The donated Dell phones normally use AT&T or T-Mobile pay-as-you-go or contract plans, but they can function without it because they are WiFi-enabled. (Having WiFi on a cell phone means it can connect to any wireless network just like a laptop computer.) You can essentially use them as a $31 (admin fee) HD mobile recording device.
TechSoup's Alex Bezdikian went out and conducted a video interview last spring using one of the Dell
phones. Her Moments
In Mobile piece describes the experience. Watch her video below:
It's important to note that not all smartphones are WiFi-enabled. Some, like iPhones and Dell Venue Pro phones, can connect to the Internet via WiFi and even do Skype calls.
"Phablets"?
Having WiFi makes a phone function a bit like the new "phablets" — touch screen devices that combine some phone and tablet computer functionality. The Samsung
Galaxy Note series of phones are the best-known phablets out there.

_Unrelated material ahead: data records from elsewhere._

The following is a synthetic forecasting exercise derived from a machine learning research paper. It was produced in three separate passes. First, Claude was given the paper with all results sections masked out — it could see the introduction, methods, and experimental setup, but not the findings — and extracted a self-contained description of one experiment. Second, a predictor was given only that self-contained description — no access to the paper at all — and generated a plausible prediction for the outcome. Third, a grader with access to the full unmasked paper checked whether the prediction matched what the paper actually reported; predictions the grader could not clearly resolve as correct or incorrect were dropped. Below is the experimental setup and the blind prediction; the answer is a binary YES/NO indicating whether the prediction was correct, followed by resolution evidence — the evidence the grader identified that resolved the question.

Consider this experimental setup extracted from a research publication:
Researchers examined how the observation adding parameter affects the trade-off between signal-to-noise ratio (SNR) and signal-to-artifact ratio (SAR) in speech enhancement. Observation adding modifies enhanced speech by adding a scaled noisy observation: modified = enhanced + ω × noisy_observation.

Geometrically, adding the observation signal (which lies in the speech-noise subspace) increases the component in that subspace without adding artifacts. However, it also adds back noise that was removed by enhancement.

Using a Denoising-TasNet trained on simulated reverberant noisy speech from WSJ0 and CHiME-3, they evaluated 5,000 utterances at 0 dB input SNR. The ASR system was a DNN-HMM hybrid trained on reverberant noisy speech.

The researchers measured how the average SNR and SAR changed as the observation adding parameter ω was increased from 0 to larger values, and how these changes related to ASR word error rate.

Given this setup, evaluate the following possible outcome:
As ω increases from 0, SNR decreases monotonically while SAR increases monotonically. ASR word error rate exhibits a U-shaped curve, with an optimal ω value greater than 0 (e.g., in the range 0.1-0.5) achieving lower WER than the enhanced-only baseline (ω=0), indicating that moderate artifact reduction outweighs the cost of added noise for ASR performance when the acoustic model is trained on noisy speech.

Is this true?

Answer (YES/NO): YES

I think one of the most interesting phablet-type features of the Dell Venue Pro smartphones is their Windows 7 Microsoft Office Mobile app, which comes preloaded on the device and allows users to view and edit Microsoft Word, PowerPoint, and Excel documents and use Outlook for e-mail.

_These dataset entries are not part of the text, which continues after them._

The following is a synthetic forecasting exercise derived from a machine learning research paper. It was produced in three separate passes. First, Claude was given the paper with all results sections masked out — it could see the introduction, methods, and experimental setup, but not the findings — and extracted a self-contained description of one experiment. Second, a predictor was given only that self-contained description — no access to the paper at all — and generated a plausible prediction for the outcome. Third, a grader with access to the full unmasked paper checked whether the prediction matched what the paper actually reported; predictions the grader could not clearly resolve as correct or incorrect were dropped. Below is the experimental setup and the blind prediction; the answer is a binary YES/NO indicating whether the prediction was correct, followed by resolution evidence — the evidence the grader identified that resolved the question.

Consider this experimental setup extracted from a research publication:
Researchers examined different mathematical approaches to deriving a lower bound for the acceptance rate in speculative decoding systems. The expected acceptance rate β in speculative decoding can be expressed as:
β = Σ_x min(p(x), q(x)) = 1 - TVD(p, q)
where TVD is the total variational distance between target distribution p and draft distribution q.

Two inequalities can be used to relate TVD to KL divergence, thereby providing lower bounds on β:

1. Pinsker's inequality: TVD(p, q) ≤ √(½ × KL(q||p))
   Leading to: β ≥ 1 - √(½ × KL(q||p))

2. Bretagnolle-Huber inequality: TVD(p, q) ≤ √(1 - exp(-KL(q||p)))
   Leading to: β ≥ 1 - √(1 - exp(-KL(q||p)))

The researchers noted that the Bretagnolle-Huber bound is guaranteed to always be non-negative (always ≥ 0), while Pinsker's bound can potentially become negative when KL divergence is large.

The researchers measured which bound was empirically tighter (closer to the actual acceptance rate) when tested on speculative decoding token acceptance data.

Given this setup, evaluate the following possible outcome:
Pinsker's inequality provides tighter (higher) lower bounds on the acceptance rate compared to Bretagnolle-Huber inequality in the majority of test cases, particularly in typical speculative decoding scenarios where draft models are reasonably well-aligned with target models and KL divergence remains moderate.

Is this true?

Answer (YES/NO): YES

The Office Mobile apps are of course compatible with their desktop counterparts. One other note: the Dell
Venue Pro smartphones use the Windows 7 OS and do not upgrade to Windows 8.
Making Your Own WiFi Hotspot
So, you're heading out armed with your handy WiFi-enabled phone to do some recording. What if you have
trouble finding a wireless network when you need one? No problem. You can actually make your own with another TechSoup product donation, Mobile Beacon.
Mobile Beacon offers handy mobile hotspot hardware devices that provide you with 4G
mobile broadband Internet service. The Mobile Beacon 4G coverage area encompasses U.S. cities in thirty-five states and the District of Columbia.
Eligible nonprofits and libraries can apply to get the Mobile Beacon Clear Spot G4 Voyager device for a $15 admin fee, and the mobile broadband data plan is $10 per month (with a one-year contract). The Mobile
Beacon device, by the way, works well with the Dell phones.
Tan Vu, PEC's director of digital inclusion, told me that they're using the devices to provide broadband to families in their transitional and permanent housing programs.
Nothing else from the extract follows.